- Developer: Windham Classics
- Publisher: Windham Classics
- Artist: Barry Moser
- Platforms: Apple II, Commodore 64, MS-DOS, MSX
- Release: 1985
- Genre: Interactive fiction
- Mode: Single-player

= The Wizard of Oz (1985 video game) =

1985 video game

The Wizard of Oz is an illustrated interactive fiction game developed by and published by Windham Classics for the Apple II, Commodore 64, MS-DOS, and MSX in 1985. It is an adaptation of the books The Wonderful Wizard of Oz and The Marvelous Land of Oz.

==Gameplay==

Based on the famous novel by L. Frank Baum, the Wizard of Oz places the player in the role of Dorothy who is transported by a cyclone to the magical world of Oz.

The game is a text adventure where players interact with the characters, world, and objects from the books through commands. Characters include the Tin Woodman, Scarecrow and Cowardly Lion from the first book, along with Jack Pumpkinhead, the Sawhorse, Mombi and Tip from the second book.

==Reception==
The Wizard of Oz was positively received by the press.

II Computing said that "a good parser makes it easy to have believable dialogues" with the characters, and observed, "The on-screen illustrations are not flashy. They utilize the Apple's graphics well, but in a way that appears more like a children's storybook than an epic cartoon novel.

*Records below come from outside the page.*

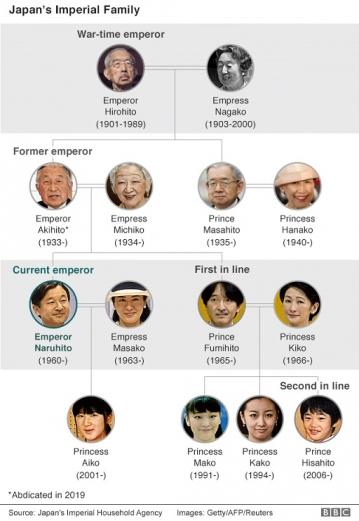 Emperor-family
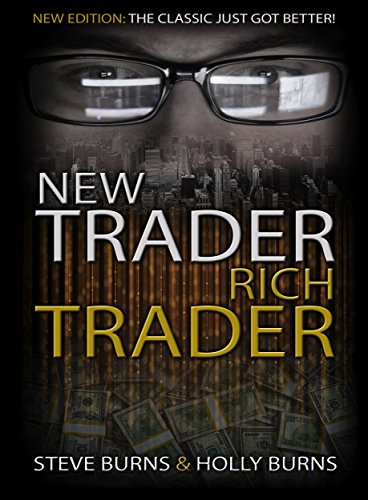 Best directional SPY options trading strategy | Elite Trader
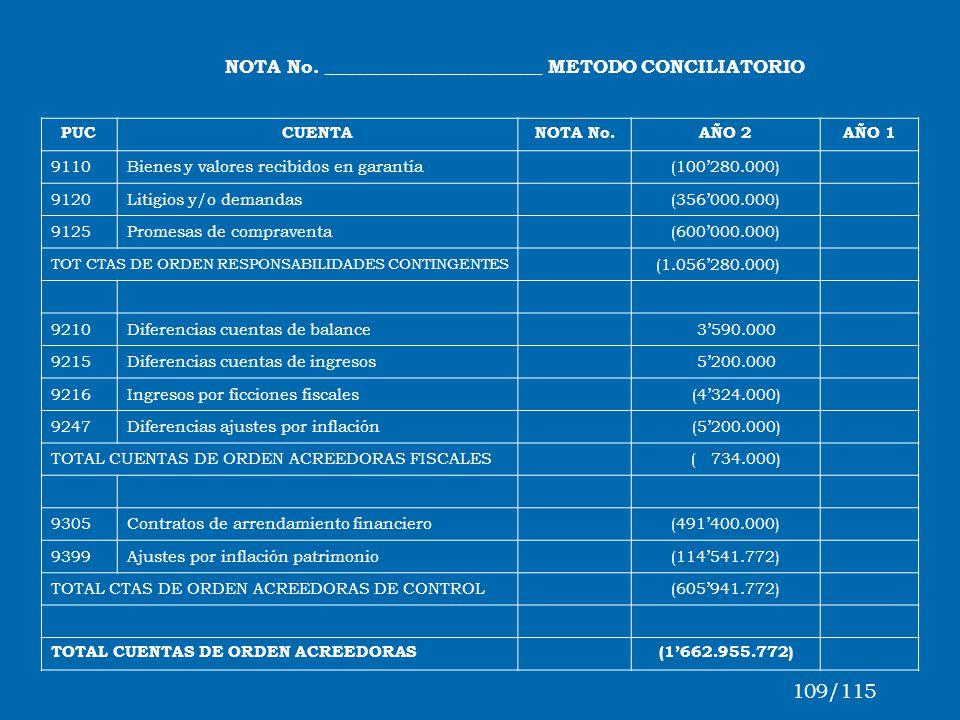 109/115 NOTA No. _______________________ METODO CONCILIATORIO PUC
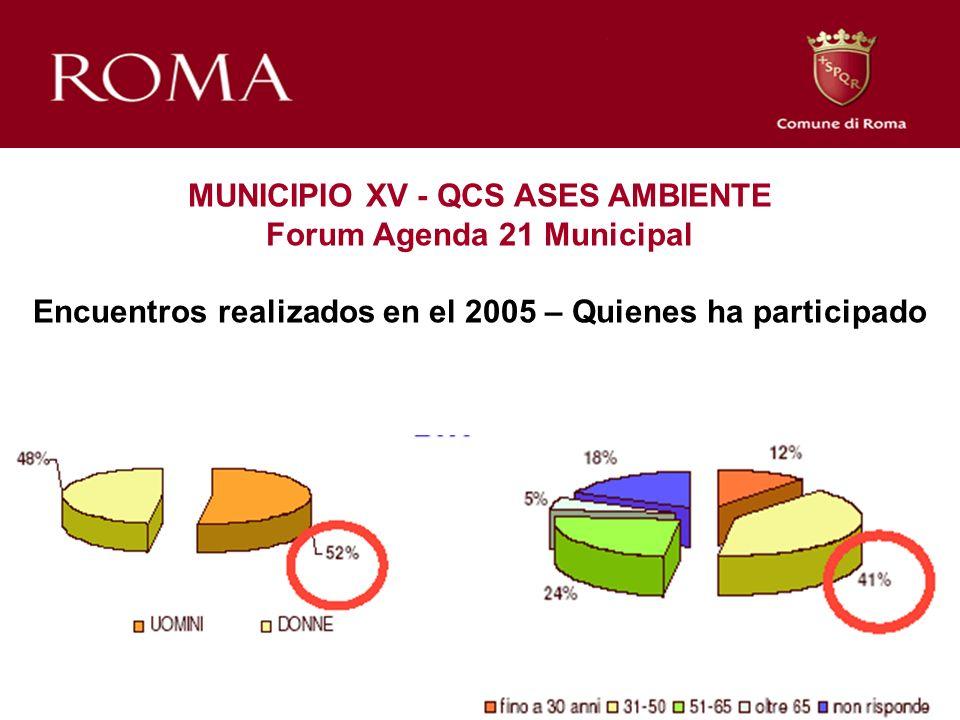 MUNICIPIO XV - QCS ASES AMBIENTE Forum Agenda 21 Municipal Encuentros realizados en el 2005 – Quienes ha participado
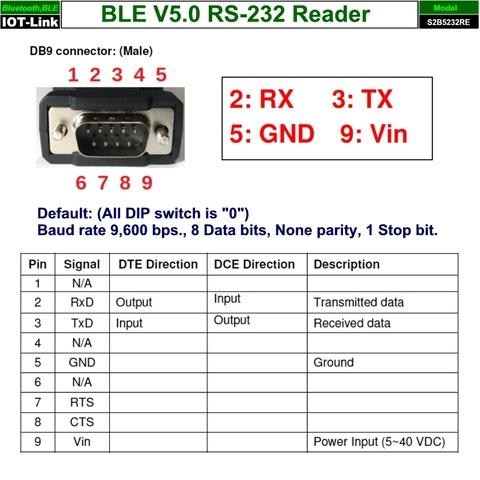 Bluetooth BLE V5.0 Beacon RS232 Reader DB9 pin definition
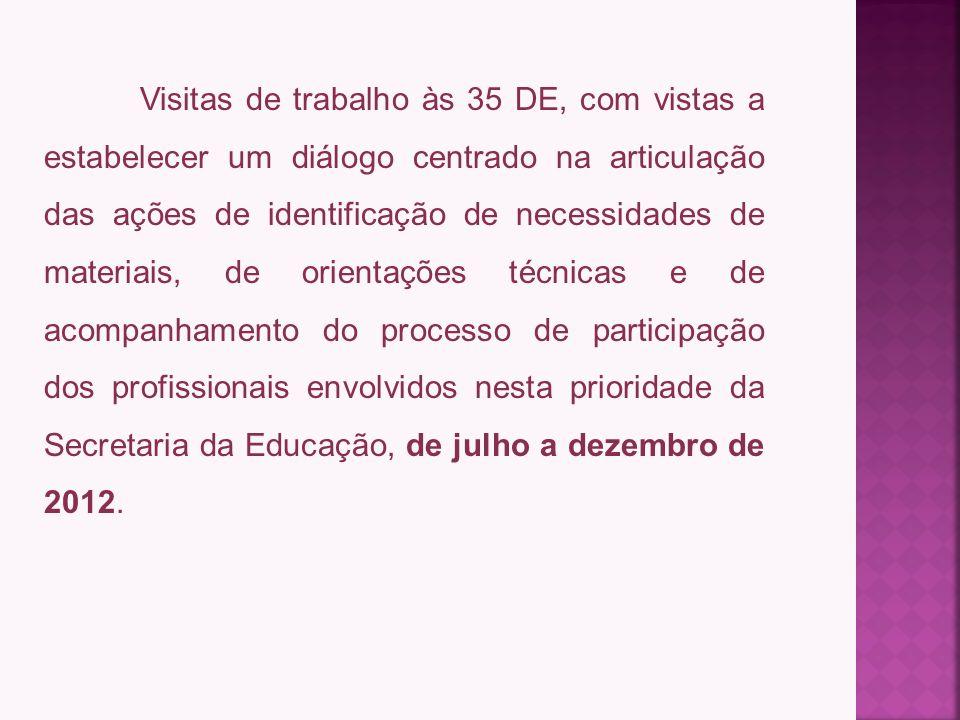 e/ou de grupos de Supervisores, de acordo com o plano a ser elaborado pela DE, tendo como objetivo, o atendimento aos professores e gestores das Escol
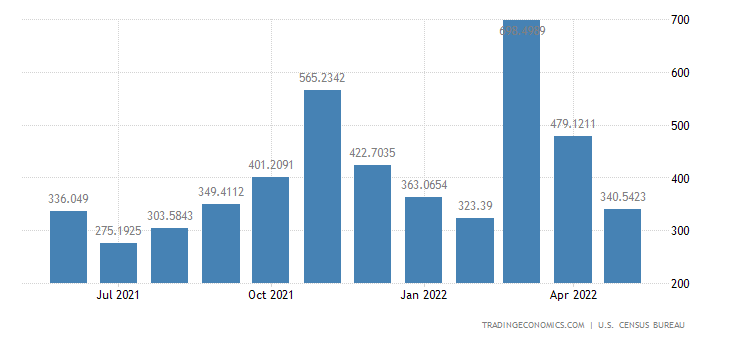 United States Imports from Hong Kong
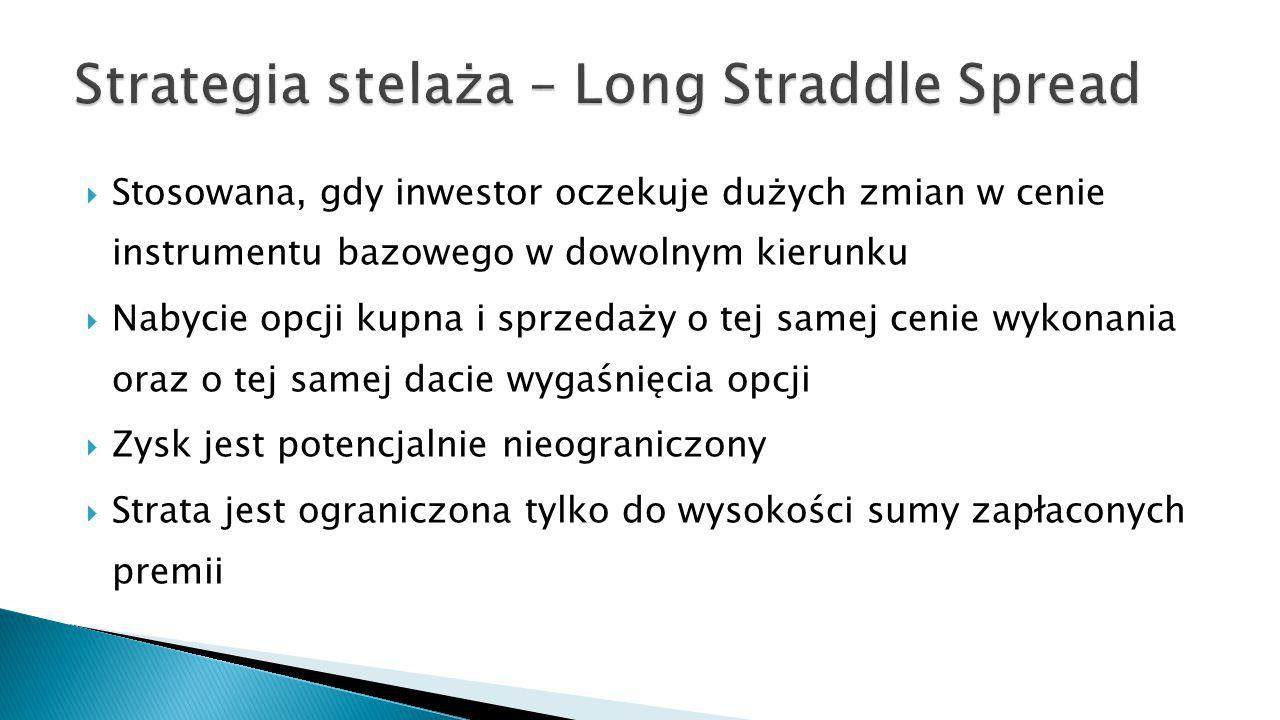 Strategia stelaża – Long Straddle Spread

This, of course, is the way you would want such a story to be told."

Ahoy! described the game as "a good introduction to adventuring for any novice gamer," saying that "there's little danger of getting in a jam that defies the player's skill." Still, "advanced adventurers won't find enough here to challenge their abilities."

Commodore Power Play complimented the game's parser, saying that "it has a larger vocabulary and understands prepositions and other parts of speech not recognized by some other games... You can 'talk about' a topic to a character, 'tell' them about something, 'ask' questions, and even inquire 'now what?' for a clue."